Comme lors des trois tentatives de révision constitutionnelle par le passé (1999, 2008 et 2017) qui n’ont pas abouti, le Président de la Transition va-t-il reculer devant les opposants ? Pour l’heure, aucun signe ne laisse présager d’un abandon du processus d’adoption de la nouvelle Constitution.

Selon une source proche du gouvernement, les autorités de la Transition ne sont pas dans l’optique d’y renoncer. « Elles peuvent essayer de discuter et de prendre en considération quelques amendements, mais le projet en soi ne sera pas abandonné ». Le ministre d’État Abdoulaye Maïga a clairement affiché le 12 janvier dernier, lors de la rencontre du Cadre de concertation avec les partis politiques, l’intention du gouvernement de poursuivre et d’achever l’adoption de la nouvelle Loi fondamentale avec l’organisation du référendum.

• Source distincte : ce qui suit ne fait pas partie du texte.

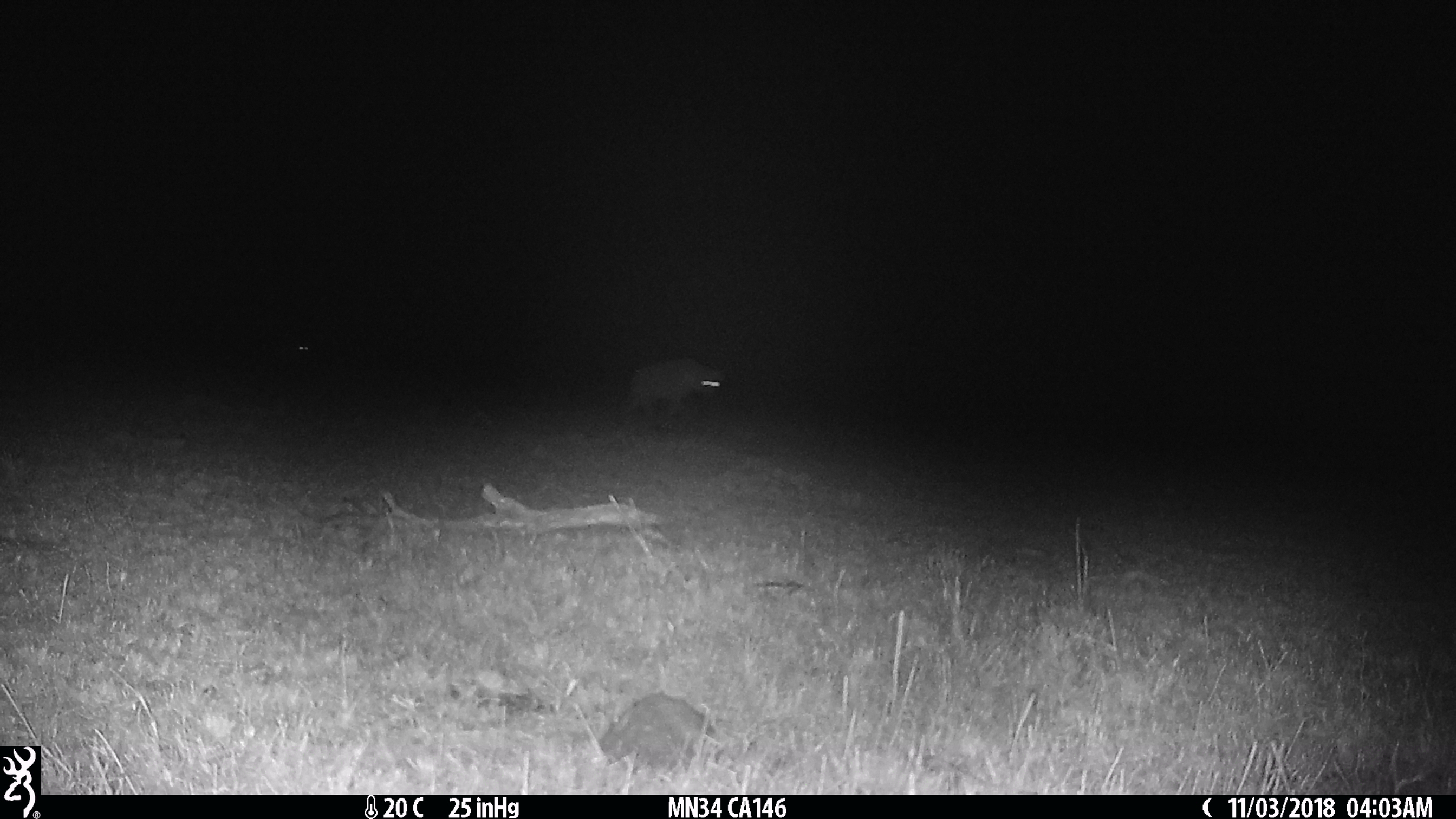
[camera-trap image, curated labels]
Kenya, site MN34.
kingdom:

« Je voudrais dire à ceux qui pensent qu’il faut surseoir au référendum que c’est hors mandat. L’idée d’avoir une nouvelle Constitution est antérieure à la transition. Le DNI (Dialogue national inclusif) en a parlé. Bien avant le DNI, nous avons d’anciens Chefs d’État qui ont essayé de le faire. Cela n’a pas abouti. Les ANR l’ont très clairement mentionné. Je pense que la vision politique du chef de l’État est d’appliquer systématiquement, autant que faire se peut, toutes les recommandations des ANR », a-t-il clarifié, insistant sur le fait que la Transition « ne peut pas laisser le soin à un parti politique d’entraver ce processus ».

Mais, comme pour illustrer le peu d’engouement de la classe politique sur le sujet, seulement 50 partis politiques sur 281 saisis par le ministère de l’Administration ont pris part à cette rencontre.  Certains analystes n’excluent pas la possibilité de création d’un grand bloc de partis politiques pour empêcher le référendum, qui, au vu du retard accusé, pourrait faire l’objet d’un glissement de date.